Wakefield, Quebec couple didn’t give up on Twiggy


by Trevor Greenway on September 24, 2009

CAT-ASTROPHE AVERTED: Dirk Nielsen and Twiggy together again after almost 80 days. Photo by Trevor Greenway of the Low Down.

CAT-ASTROPHE AVERTED: Dirk Nielsen and Twiggy together again after almost 80 days. Photo by Trevor Greenway of the Low Down.

6 p.m. Get home, quick dinner, start packing up the Twiggy mobile. Flashlights: check, granola bars: check, cat food: check, warm clothes: check. Into the car and off to search for the missing cat for two hours.

That was what most of July looked like for Vanessa Cardy and Dirk Nielsen who lost their cat Twiggy in late June. Twiggy was staying at a boarding kennel in Edelweiss while the couple was visiting the Maritimes, but she busted out and roamed the hills for two and a half months before being spotted by a farmer on Aug. 31.

As soon as the two returned from their vacation, they began pounding the pavement hard, determined to find the cat that they considered a family member.

“Twiggy has been a big part of our life together,” said Cardy from her home on Fleury Rd in Wakefield.

“She has been a huge part of our family.”

Initially the couple took out a four-week advertisement in the Low Down, describing what the cat looked like and where she was last seen. They made up hundreds of flyers with six pictures of the cat from every angle, hoping that, one day, Twiggy would be brought back home.

Seven months pregnant and very emotional, Cardy wouldn’t give up on the cat she raised from birth. The two sent out daily messages in the Wakefield News for the entire summer and although most people had given up on the cat, the two owners wouldn’t rest until Twiggy was home safe. They searched almost two hours every night in the month of July, becoming so desperate, they set up an infrared camera at the Kennels to see if they could catch a shot of Twiggy that would narrow their search.

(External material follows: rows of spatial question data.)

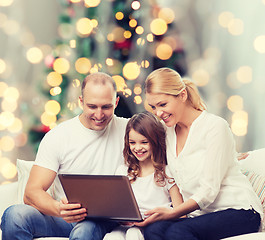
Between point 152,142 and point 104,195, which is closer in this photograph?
point 104,195

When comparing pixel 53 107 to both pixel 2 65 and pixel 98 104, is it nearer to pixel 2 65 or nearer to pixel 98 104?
pixel 2 65

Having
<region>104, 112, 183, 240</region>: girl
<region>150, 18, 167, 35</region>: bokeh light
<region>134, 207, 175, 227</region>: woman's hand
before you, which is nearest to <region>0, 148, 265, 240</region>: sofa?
<region>134, 207, 175, 227</region>: woman's hand

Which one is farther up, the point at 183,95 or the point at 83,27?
the point at 83,27

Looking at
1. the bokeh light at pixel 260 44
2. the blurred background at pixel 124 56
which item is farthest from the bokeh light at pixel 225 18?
the bokeh light at pixel 260 44

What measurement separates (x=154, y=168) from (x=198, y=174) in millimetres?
237

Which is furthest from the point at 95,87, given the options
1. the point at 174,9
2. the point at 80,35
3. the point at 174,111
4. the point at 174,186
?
the point at 174,9

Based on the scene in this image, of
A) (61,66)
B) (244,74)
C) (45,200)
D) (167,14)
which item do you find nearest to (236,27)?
(244,74)

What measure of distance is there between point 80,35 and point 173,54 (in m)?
0.66

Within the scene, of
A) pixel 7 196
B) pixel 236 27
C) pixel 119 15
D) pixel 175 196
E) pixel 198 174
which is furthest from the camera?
pixel 236 27

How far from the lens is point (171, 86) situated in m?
1.72

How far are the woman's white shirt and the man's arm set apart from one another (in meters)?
0.43

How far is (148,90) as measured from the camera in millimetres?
1757

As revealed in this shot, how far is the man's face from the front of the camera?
1.90m

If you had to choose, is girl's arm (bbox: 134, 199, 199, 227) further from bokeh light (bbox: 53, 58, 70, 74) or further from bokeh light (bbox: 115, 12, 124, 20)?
bokeh light (bbox: 53, 58, 70, 74)
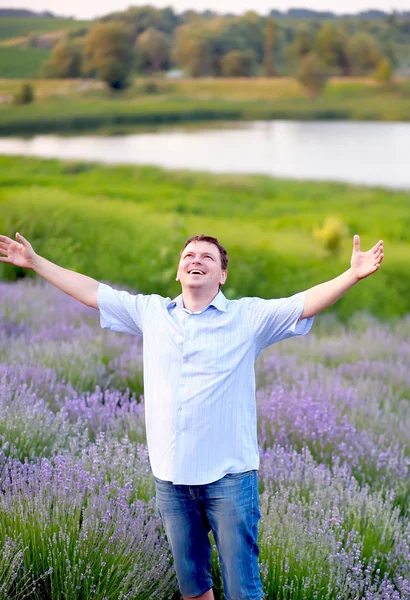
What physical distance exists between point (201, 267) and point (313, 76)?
670 cm

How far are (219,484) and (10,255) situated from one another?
85 centimetres

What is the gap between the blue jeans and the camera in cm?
188

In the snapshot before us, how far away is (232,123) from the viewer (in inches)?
314

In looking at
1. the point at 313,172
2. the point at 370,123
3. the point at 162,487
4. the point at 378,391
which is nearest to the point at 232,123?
the point at 313,172

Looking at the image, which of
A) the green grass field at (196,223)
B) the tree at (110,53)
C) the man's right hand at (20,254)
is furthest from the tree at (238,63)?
the man's right hand at (20,254)

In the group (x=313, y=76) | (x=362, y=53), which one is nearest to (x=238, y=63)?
(x=313, y=76)

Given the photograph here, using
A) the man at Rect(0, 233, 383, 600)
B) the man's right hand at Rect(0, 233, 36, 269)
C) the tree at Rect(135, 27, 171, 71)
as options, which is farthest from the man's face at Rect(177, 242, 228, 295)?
the tree at Rect(135, 27, 171, 71)

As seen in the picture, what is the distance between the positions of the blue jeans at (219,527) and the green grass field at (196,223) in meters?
4.53

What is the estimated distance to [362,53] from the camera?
333 inches

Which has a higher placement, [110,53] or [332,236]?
[110,53]

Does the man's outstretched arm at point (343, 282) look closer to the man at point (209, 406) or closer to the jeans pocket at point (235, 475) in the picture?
the man at point (209, 406)

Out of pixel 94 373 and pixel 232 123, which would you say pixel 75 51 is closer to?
pixel 232 123

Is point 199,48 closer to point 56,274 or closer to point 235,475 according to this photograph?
point 56,274

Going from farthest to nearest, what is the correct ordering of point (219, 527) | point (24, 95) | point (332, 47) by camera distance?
point (332, 47)
point (24, 95)
point (219, 527)
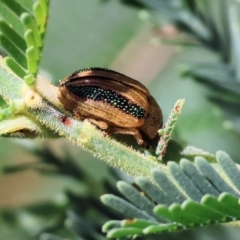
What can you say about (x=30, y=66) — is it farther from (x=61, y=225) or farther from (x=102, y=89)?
(x=61, y=225)

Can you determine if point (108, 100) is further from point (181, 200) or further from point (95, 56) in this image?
point (95, 56)

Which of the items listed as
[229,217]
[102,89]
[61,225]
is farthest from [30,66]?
[61,225]

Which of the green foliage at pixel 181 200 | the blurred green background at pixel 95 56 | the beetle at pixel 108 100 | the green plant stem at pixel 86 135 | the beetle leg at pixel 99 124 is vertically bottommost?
the green foliage at pixel 181 200

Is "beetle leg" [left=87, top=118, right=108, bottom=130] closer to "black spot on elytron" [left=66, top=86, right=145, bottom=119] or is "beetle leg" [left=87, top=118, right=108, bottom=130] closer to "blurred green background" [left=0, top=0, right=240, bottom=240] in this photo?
"black spot on elytron" [left=66, top=86, right=145, bottom=119]

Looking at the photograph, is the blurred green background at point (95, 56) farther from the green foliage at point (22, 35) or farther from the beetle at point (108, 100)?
the green foliage at point (22, 35)

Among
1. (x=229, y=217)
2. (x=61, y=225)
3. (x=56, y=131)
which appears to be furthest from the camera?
(x=61, y=225)

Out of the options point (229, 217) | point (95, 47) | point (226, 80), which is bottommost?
point (229, 217)

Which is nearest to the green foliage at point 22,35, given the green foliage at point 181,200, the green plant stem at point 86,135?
the green plant stem at point 86,135

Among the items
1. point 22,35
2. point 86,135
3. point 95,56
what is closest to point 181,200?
point 86,135
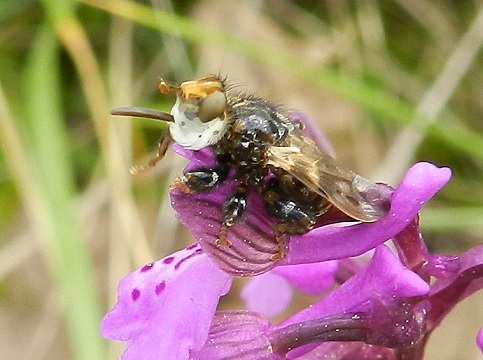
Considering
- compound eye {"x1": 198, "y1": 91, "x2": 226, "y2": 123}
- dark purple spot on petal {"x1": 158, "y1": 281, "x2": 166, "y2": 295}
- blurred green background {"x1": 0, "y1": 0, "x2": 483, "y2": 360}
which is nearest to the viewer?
compound eye {"x1": 198, "y1": 91, "x2": 226, "y2": 123}

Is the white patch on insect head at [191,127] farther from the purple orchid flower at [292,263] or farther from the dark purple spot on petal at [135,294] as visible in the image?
the dark purple spot on petal at [135,294]

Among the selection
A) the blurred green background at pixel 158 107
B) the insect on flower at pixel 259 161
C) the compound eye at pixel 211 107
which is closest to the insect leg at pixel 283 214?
the insect on flower at pixel 259 161

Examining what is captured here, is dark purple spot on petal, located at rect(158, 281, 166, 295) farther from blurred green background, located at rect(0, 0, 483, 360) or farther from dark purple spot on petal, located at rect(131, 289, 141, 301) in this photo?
blurred green background, located at rect(0, 0, 483, 360)

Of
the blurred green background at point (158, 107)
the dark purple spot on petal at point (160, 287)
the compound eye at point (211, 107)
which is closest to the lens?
the compound eye at point (211, 107)

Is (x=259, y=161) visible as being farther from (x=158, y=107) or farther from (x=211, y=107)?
(x=158, y=107)

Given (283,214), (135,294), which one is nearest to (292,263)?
(283,214)

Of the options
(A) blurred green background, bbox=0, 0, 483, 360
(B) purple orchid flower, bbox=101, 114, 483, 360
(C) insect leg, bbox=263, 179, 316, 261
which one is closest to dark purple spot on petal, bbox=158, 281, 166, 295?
(B) purple orchid flower, bbox=101, 114, 483, 360
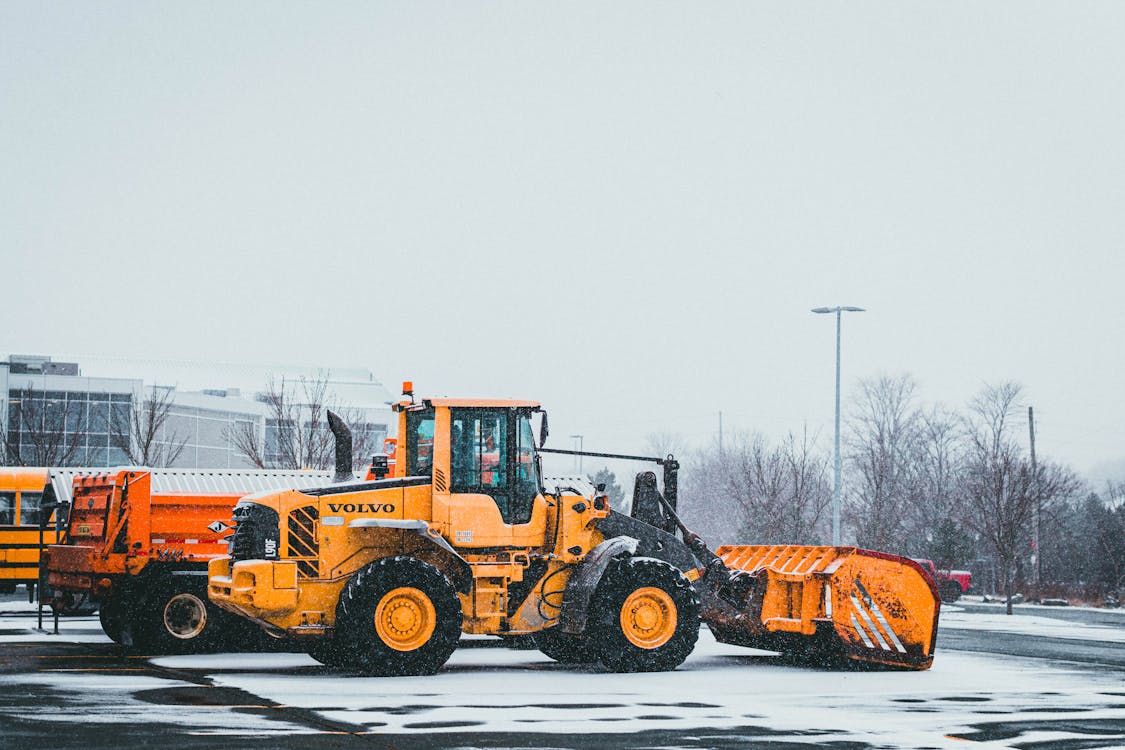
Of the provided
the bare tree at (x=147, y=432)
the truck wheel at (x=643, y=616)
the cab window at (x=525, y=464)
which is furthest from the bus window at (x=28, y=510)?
the bare tree at (x=147, y=432)

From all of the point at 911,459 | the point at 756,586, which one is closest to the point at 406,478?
the point at 756,586

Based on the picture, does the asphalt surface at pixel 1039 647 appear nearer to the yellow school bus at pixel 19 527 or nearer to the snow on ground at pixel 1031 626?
the snow on ground at pixel 1031 626

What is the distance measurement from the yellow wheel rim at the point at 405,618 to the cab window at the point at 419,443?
160 cm

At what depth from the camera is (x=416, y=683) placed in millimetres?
16203

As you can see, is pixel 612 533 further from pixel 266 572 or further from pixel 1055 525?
pixel 1055 525

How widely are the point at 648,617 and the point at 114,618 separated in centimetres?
781

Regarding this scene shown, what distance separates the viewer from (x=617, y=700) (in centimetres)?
1482

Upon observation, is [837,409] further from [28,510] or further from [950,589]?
[28,510]

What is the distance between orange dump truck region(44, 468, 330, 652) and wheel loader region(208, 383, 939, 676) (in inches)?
98.0

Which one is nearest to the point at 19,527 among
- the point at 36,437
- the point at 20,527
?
the point at 20,527

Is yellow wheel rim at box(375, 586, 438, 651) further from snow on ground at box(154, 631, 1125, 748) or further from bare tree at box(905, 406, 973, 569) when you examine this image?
bare tree at box(905, 406, 973, 569)

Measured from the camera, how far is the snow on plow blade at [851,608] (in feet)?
60.0

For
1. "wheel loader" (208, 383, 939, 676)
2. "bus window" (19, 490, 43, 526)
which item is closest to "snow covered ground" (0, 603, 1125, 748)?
"wheel loader" (208, 383, 939, 676)

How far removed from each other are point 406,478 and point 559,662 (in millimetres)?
3502
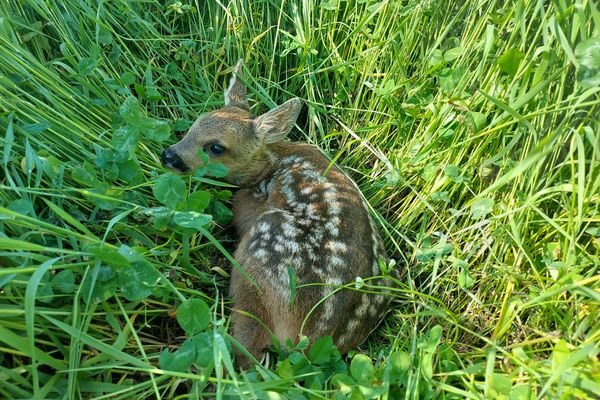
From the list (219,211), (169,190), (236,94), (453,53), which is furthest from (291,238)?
(236,94)

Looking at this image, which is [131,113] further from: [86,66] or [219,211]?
[219,211]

“We got hundreds of pictures of other cats, but none of Twiggy,” said Nielsen, chuckling.

Towards the end of August, Nielsen said he was “beginning to lose hope,” but was trying to remain positive. The couple wasn’t too concerned about Twiggy’s survival skills, as she has “always been a good hunter,” bringing mice into the house on a regular basis and even fetching a live bat, on one occasion.

After more than two and a half months of endless searching and constant worry, Cardy went into labour and delivered a baby girl, Lucy on Aug. 31. That same day, Nielsen got a call from a farmer on Pike Lake Rd. who though he had spotted the cat. Nielsen went to check out the farm a few days later, but was unable to find Twiggy. The farmer called back on Sept. 10 and told Nielsen that Twiggy was in the yard and that he’d better make it out there before she ran off again. When Nielsen showed up, Twiggy was hiding under a shed, but the sound of his voice sent the cat running into his arms.

“I called her name and she just came running,” said Nielsen.

“I was so stoked.”

Nielsen immediately called his wife and told her that Twiggy would be back at home, but Cardy didn’t think it was true.

“I burst into tears,” she said.

“I just couldn’t believe it.”

Cuddled up on the couch with the entire family, including Twiggy, Cardy began to speak of the toughest times during Twiggy’s absence.

“It was the not knowing what had happened to her that was the worst,” said Cardy, cuddling up to Twiggy.

“It would be nice to see where she went if we had a GPS on her.”

When Twiggy arrived back home on Sept. 10, she was six pounds lighter and had a small scratch on her nose. The two took Twiggy to the veterinarian for a check up, who figured that she must have been eating cat food, as she was in pretty good shape.

Side bar:

If your indoor cat goes darting out the door, the worst thing an owner can do is chase it. The Chronicle Herald newspaper in Nova Scotia published a story in their July 25 edition with tips on finding your lost cat. If your cat is missing, try one of the following strategies.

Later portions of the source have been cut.